Menick v. Bruckman

In a proceeding, brought pursuant to article 78 of the Civil Practice Act, to review determination of the State Liquor Authority canceling petitioner’s license to sell beer, wine and liquor for on-premises consumption, declaring forfeiture of bond and directing surrender of license, proceeding sustained on the merits, determination annulled and respondents directed to restore license to petitioner, with fifty dollars costs and disbursements. Revocation for cause must be predicated upon a violation, either of the express *811provisions of the Alcoholic Beverage Control Law or of regulations promulgated by the Liquor Authority created thereunder which are in conformity with such law and in enforcement of its provisions. No proof was adduced showing such violation with respect to the first and third charges preferred against petitioner. The first charge, to the effect that a hostess induced male patrons to purchase alcoholic beverages, in addition, was shown to have been unfounded by the testimony of the investigator of the Authority who voluntarily accosted such hostess and invited her to drink with him.
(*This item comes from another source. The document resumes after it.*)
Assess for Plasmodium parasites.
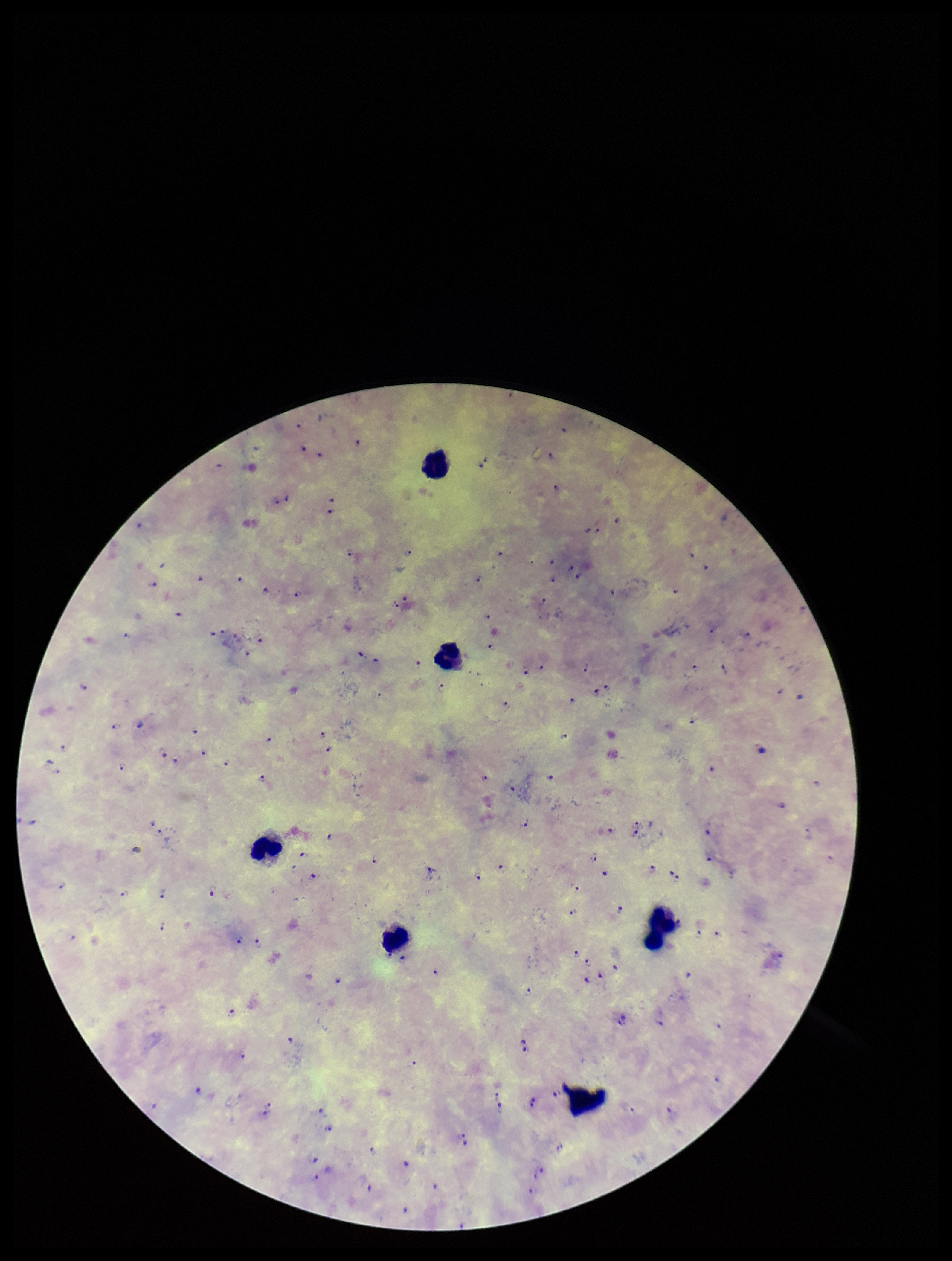
Identified.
The fact that she partook of colored water rather than alcohol, for which he paid, does not constitute an “ unfair trade practice ” as set forth in the third charge. The only charge which has as a basis a prohibition contained in the law is the second, to the effect that an intoxicated person was served with beer. Such violation was not proved by “ substantial common-law evidence of probative character.” (Matter of Yates v. Mulrooney, 245 App. Div. 146, 149.) The only proof adduced to support this charge was the bare conclusion of the investigator. No attempt was made to state the facts with respect to an unknown person’s actions, appearance or physical condition, which led the investigator to the conclusion that he was intoxicated, nor to show that from his seat at a table this witness was enabled to make such observation as would justify such a conclusion. Lazansky, P. J., Hagarty, Johnston, Taylor and Close, JJ., concur.